Evet, seviyorum. Türkler vicdanlı insanlardır. Baksanıza; Irak, Suriye, Kobani'den gelen 2 milyonu aşkın mülteciye topraklarını açtılar. Onları savaştan, ölümden kurtardılar. Türkiye'de 100 bini aşkın Ermenistan vatandaşı kaçak olarak çalışıyor, ekmek yiyor, para kazanıyor, ülkelerine para yolluyor. Türkiye bunu görmezden geliyor, hiç ses çıkarmıyor. Ankara istese o 100 bin Ermeni'yi 24 saatte bulur ve sınır dışı edebilir. Tamam, Osmanlı döneminde büyük acılar yaşandı. Masumlar katledildi. Bu bir utançtır, kabustur, felakettir. Kabul... Ama bunu hala kaşımanın, gündeme getirmenin, ortalığı bulandırmanın kime, neye, ne gibi bir faydası var ya da oldu. Şu anda Ermenistan'ın Türkiye'ye ihtiyacı var. O sınır açılmalı. Ermenistan'ın refahı ve huzuru için bu gerekli. Ben, 2015 çerçevesinden bakıyorum ve olaya insani yaklaşıyorum.

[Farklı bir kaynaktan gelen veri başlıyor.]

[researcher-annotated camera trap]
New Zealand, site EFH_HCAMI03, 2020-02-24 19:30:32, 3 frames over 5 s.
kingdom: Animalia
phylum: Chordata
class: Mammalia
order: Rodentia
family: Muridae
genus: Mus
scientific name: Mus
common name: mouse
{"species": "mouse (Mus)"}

ANNESİ İZMİTLİ AZNAVOUR’A İZMİT’TEN ‘ALTIN ÇINAR ÖDÜLÜ’
Her yıl Kocaeli-İzmit’te yapılan ‘Altın Çınar Ödülleri Töreni’ bu yıl ilk defa İstanbul’da düzenlenecek. 4 Kasım Salı akşamı saat 19:00’da İstanbul Pera Müzesi’ndeki törende layık görülenlere ödülleri sunulacak. Geçen 6 yıl içinde bu ödülü; Prof. Dr. Türkan Saylan, Suna Kan, Leyla Umar, Erol Günaydın, Halil Ergün, Ayten Alpman, Ahmet Ümit, Pera Müzesi adına Özalp Birol, Türkan Şoray, Emel Sayın, Erol Evgin, Okan Bayülgen, Mehveş Emeç, Ayşe Kulin, Gülriz Sururi, Erkan Özerman, Ayla Algan, Esin Avşar, Perran Kutman, Serra Yımaz, Sabancı Müzesi adına Nazan Ölçer, Pınar Kür, Nermin Bezmen ve Gökşin Sipahioğlu almıştı. Bu yıl ödül alacak isimler arasında annesi İzmitli olan ünlü Fransız sanatçı Charles Aznavour da var. Ödülünü, Paris’teki buluşma sırasında Türkiye’nin Paris Büyükelçisi Hakkı Akil ve Erkan Özerman Charles Aznavour’a önceden takdim etti. Aznavour, “İzmitli hemşehrilerinin bana ödül verdiğini annem görseydi çok memnun olurdu” dedi.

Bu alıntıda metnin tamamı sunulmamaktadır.